I had thought end blocks with grain parallel with the ends of the form

would prevent splitting and would resist compression from the end pin.

Did I read you right, that you actually sell the end blocks with the grain perpendicular to the ends of the form? (as in, traditional orientation?)

Posted

For linings, I much prefer willow to spruce. Much easier and more enjoyable to work with.

I noticed that recently. It seemed to me much easier to trim the lining afterward when I used willow. I couldn't see much difference in bending it though. It was easy whether it was spruce or willow.

Posted

I've been using black willow from Michigan to my blocks, it is light and more difficult to split than spruce, I think. Recently I started using

Brazilian cedar (Spanish cedar) for linings, it is quite light and easy to bend.

Posted

I used weeping willow. I have never tried black willow.

I heard that there is a man selling black willow in Michigan. I tried giving him a ring but didn't hear back. Luckily a willow toppled over due to Irene and the property owners were kind enough to let me keep some of the wood. It's green, and I'm air drying right now. If the air drying process works (doesn't rot instead of dry) I will try using it for blocks in instruments next year.

The linings are so thin that during the bending process the moisture evaporates so I figured it was OK to use for linings. I figured you soak the spruce lining in order to bend anyways. Although, I won't use the willow for blocks until it has properly air dried next year.

Posted

I like Red Alder split on the quarter for linings...it bends and trims-up very easy

Posted

Jacob Stainer sometimes used walnut for the linings, but not for the blocks.

I tried it and it worked fine on a Stainer model, but for cremonese models I still prefer lighter woods like willow or spruce.
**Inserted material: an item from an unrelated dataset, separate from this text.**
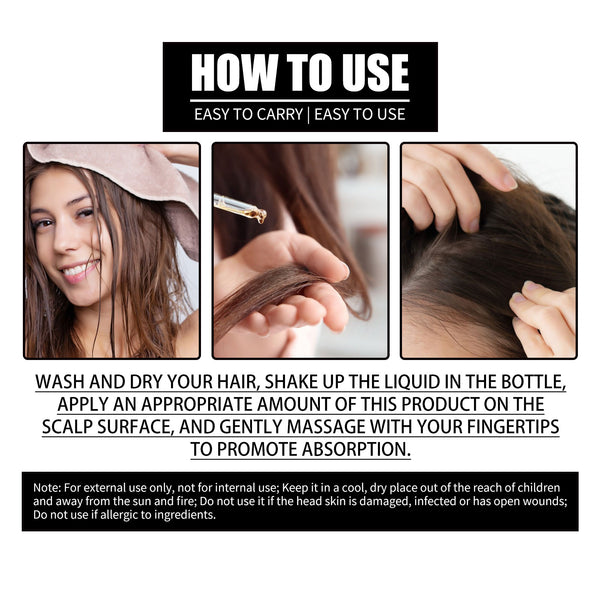 HOW TO USE

EASY TO CARRY | EASY TO USE

WASH AND DRY YOUR HAIR, SHAKE UP THE LIQUID IN THE BOTTLE, APPLY AN APPROPRIATE AMOUNT OF THIS PRODUCT ON THE SCALP SURFACE, AND GENTLY MASSAGE WITH YOUR FINGERTIPS TO PROMOTE ABSORPTION.

Note: For external use only, not for internal use; Keep it in a cool, dry place out of the reach of children and away from the sun and fire; Do not use it if the head skin is damaged, infected or has open wounds; Do not use if allergic to ingredients.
Grain orientation as usual: perpendicular to the outline.

  • 2 weeks later...
Posted

Can I clarify something here? The blocks should be cut so the end grain is against the back and table, correct? Or to say another way, the grain of the blocks are transverse (perpendicular) to the form? .....my first instrument...

Thanks,

Roger

Posted

Can I clarify something here? The blocks should be cut so the end grain is against the back and table, correct? Or to say another way, the grain of the blocks are transverse (perpendicular) to the form? .....my first instrument...

Thanks,

Roger

Yes, and that is why they (the end grain is showing...) must be glue sized before the plates are glued to the rib assembly.

Posted

Can I clarify something here? The blocks should be cut so the end grain is against the back and table, correct? Or to say another way, the grain of the blocks are transverse (perpendicular) to the form? .....my first instrument...

Thanks,

Roger

Correct. There sometimes can be some confusion because the word "grain" is used to mean different things. For example, when Mountain Luthier said in post #3 of this discussion: "As straight as possible with grain radiating outwards toward the points and ends." he was not actually referring to the grain; he was really referring to the annular rings. In a growing tree the grain runs vertically from the ground up towards the sky. The annular rings run in concentric circles around the center of the trunk.